# [SOLVED] Razer Copperhead - updating firmware.



## Walter Odim (Jun 29, 2008)

I've having a little trouble with a mouse I have purchased - the Razer copperhead. It plugs in and functions, but I can't seem to change any of the key macros. The utilities claims there is no mouse detected in the USB ports.

It also lists the firmware as N/A

When I try to update the firmware, to see if I can fix this issue with the not proper detection of my mouse, the firmware update FAILS, and tells me to start from the beginning again.
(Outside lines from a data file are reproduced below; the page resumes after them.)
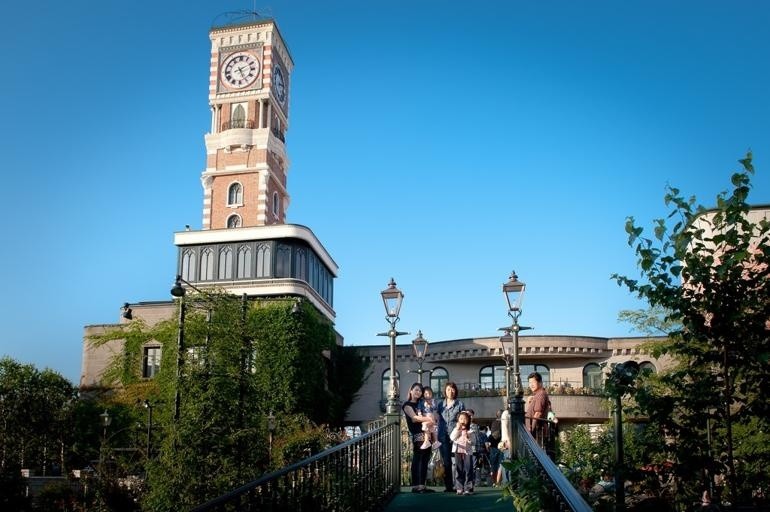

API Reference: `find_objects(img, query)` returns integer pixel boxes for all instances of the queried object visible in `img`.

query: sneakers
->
[421,441,431,449]
[412,486,473,495]
[432,441,442,449]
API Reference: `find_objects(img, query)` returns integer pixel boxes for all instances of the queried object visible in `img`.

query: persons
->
[401,372,559,497]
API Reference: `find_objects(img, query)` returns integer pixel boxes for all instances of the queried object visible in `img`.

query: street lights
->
[500,266,534,395]
[373,273,411,413]
[121,274,252,494]
[97,405,113,480]
[494,328,523,401]
[605,359,648,509]
[404,327,436,394]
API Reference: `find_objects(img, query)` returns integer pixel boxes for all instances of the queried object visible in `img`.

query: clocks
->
[272,65,286,105]
[217,50,261,88]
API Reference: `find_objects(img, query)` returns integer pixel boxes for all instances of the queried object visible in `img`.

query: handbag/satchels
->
[498,441,507,452]
[427,460,446,480]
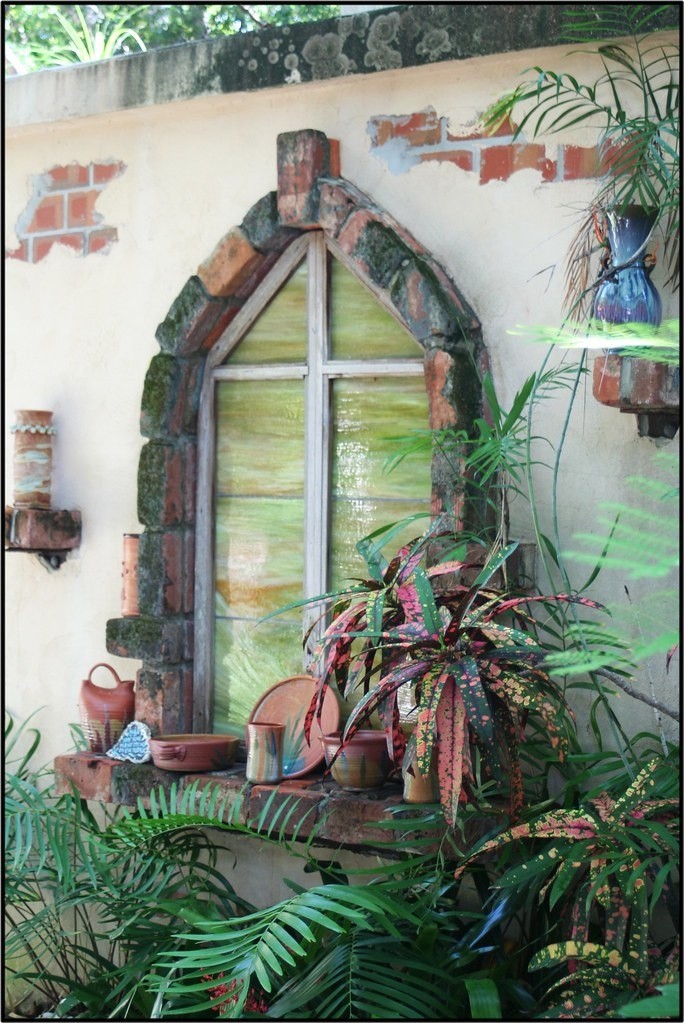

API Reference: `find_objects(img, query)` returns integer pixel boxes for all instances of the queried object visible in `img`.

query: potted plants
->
[254,508,614,826]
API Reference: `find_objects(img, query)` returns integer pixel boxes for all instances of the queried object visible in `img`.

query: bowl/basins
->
[319,729,391,791]
[149,734,238,772]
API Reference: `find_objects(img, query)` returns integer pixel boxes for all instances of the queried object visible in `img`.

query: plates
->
[244,674,340,778]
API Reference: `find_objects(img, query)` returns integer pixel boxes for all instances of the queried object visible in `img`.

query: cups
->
[247,723,286,784]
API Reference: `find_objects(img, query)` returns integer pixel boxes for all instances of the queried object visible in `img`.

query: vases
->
[592,203,663,352]
[320,730,397,792]
[12,409,55,509]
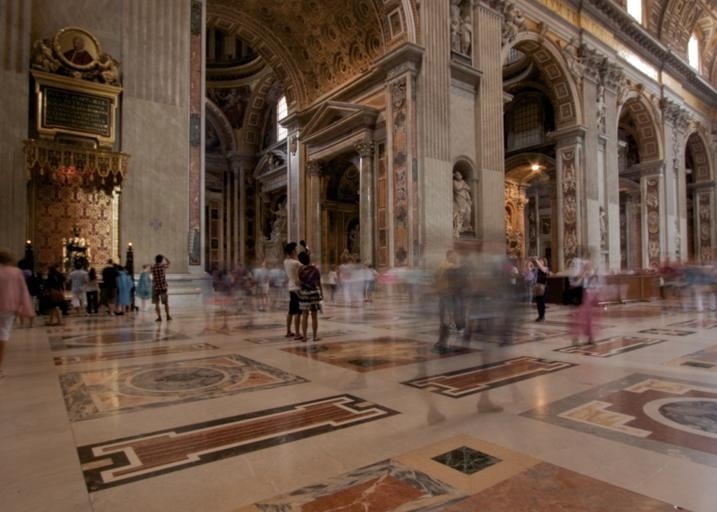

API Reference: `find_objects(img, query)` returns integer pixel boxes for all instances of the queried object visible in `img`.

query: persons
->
[0,238,717,425]
[63,35,94,65]
[452,171,474,230]
[269,203,287,245]
[448,13,474,55]
[505,2,526,42]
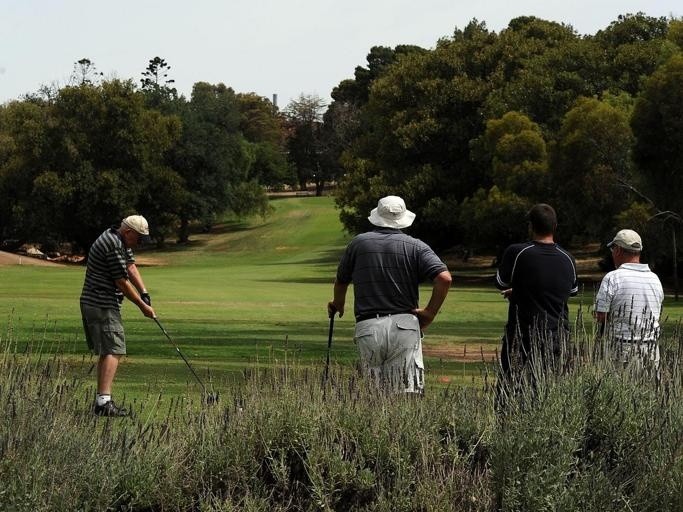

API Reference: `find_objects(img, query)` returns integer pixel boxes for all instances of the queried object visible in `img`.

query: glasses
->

I am using Windows Vista, and driver version 6.09, although I've just noticed there is a newer version , so I am in the process of downloading that.


----------



## Riskyone101 (Oct 22, 2008)

*Re: Razer Copperhead - updating firmware.*

Hello and Welcome to TSF,

1. Download the driver for the mouse
2. Install the driver
3. plug in mouse
4. reboot pc


----------



## Walter Odim (Jun 29, 2008)

*Re: Razer Copperhead - updating firmware.*



Riskyone101 said:


> Hello and Welcome to TSF,
> 
> 1. Download the driver for the mouse
> 2. Install the driver
> ...


Thank you. I downloaded the latest driver, and it all appears to be working now.
Thanks for your help


----------